**RIGHE FORNITE**
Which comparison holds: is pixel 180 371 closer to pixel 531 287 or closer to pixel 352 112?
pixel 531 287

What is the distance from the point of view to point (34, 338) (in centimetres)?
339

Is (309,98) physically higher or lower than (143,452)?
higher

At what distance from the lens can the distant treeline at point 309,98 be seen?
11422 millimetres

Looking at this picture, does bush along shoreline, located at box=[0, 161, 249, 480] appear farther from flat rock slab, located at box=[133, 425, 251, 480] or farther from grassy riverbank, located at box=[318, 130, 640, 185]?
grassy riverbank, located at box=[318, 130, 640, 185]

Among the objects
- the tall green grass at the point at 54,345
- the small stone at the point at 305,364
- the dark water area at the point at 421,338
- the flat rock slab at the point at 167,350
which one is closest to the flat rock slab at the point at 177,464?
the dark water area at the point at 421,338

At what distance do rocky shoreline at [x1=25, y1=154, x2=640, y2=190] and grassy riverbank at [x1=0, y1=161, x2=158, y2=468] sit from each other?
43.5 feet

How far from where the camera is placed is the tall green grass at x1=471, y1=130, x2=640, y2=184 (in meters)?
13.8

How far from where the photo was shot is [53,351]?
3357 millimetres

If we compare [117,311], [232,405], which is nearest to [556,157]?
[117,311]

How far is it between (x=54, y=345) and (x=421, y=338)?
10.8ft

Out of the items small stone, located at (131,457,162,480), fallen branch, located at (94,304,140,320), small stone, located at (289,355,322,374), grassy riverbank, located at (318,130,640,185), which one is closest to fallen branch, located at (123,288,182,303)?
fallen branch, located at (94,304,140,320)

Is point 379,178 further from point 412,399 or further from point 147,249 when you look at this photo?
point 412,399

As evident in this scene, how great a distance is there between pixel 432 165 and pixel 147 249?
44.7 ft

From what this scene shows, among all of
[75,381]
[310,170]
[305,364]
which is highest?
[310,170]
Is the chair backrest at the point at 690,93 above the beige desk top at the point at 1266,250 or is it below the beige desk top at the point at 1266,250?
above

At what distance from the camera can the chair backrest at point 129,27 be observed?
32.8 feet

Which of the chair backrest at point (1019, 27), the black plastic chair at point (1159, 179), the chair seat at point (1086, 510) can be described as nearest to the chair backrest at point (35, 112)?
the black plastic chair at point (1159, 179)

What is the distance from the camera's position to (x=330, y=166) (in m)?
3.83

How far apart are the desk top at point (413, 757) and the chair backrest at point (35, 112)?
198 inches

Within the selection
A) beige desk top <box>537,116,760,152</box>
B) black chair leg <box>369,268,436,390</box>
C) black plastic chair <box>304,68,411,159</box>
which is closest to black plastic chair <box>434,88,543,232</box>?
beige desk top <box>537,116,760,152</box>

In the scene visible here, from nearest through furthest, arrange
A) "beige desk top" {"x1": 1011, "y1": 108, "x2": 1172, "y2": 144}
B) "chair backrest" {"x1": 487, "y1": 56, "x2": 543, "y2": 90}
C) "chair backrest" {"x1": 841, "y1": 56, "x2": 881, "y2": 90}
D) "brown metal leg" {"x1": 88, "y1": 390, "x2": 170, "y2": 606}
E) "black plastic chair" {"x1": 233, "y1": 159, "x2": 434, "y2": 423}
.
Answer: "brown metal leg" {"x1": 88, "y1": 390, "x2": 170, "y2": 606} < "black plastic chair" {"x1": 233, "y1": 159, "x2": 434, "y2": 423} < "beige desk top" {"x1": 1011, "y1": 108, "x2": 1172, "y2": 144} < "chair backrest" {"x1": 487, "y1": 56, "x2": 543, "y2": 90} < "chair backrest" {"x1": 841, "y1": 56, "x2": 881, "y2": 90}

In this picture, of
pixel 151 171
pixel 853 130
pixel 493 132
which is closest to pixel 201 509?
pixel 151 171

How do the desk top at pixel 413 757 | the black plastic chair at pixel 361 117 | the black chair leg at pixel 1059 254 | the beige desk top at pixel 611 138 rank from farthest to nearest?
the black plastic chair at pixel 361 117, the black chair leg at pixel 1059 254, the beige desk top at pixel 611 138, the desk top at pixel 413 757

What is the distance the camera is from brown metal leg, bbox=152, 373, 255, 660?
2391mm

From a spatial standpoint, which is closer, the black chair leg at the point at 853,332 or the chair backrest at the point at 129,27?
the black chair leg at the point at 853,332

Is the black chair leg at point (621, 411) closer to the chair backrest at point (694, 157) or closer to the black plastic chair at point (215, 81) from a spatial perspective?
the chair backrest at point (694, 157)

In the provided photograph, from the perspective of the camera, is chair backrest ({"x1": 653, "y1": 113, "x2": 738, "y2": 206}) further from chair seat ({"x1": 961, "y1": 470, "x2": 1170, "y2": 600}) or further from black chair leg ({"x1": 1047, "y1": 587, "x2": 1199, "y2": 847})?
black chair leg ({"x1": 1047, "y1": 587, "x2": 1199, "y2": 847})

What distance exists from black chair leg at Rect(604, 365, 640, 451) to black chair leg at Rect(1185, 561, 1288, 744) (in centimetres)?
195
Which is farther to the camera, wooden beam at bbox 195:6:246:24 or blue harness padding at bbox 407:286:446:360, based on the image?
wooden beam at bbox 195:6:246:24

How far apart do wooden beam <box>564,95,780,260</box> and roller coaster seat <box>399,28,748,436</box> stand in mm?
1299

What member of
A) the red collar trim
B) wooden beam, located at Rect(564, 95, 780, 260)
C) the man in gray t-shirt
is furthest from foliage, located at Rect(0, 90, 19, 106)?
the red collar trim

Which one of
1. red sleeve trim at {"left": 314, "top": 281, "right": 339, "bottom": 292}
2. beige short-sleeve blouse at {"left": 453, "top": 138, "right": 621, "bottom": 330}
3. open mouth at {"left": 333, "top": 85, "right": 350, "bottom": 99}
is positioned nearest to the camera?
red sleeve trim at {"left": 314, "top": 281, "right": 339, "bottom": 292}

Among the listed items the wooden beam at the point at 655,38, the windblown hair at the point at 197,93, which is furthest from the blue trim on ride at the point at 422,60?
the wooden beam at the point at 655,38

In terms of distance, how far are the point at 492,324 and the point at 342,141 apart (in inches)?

**OBIETTIVO**
Individui tra le righe riportate sopra quelle in cui compare la parola "camera" e le trascriva tutte.

**RISULTATO DELL'ESERCIZIO**
How far from where the camera is placed is the tall green grass at x1=471, y1=130, x2=640, y2=184 (in meters)?
At what distance from the camera can the chair backrest at point 129,27 be observed?
What is the distance from the camera's position to (x=330, y=166) (in m)?
What is the distance the camera is from brown metal leg, bbox=152, 373, 255, 660?
In the provided photograph, from the perspective of the camera, is chair backrest ({"x1": 653, "y1": 113, "x2": 738, "y2": 206}) further from chair seat ({"x1": 961, "y1": 470, "x2": 1170, "y2": 600}) or further from black chair leg ({"x1": 1047, "y1": 587, "x2": 1199, "y2": 847})?
Which is farther to the camera, wooden beam at bbox 195:6:246:24 or blue harness padding at bbox 407:286:446:360, based on the image?
is positioned nearest to the camera?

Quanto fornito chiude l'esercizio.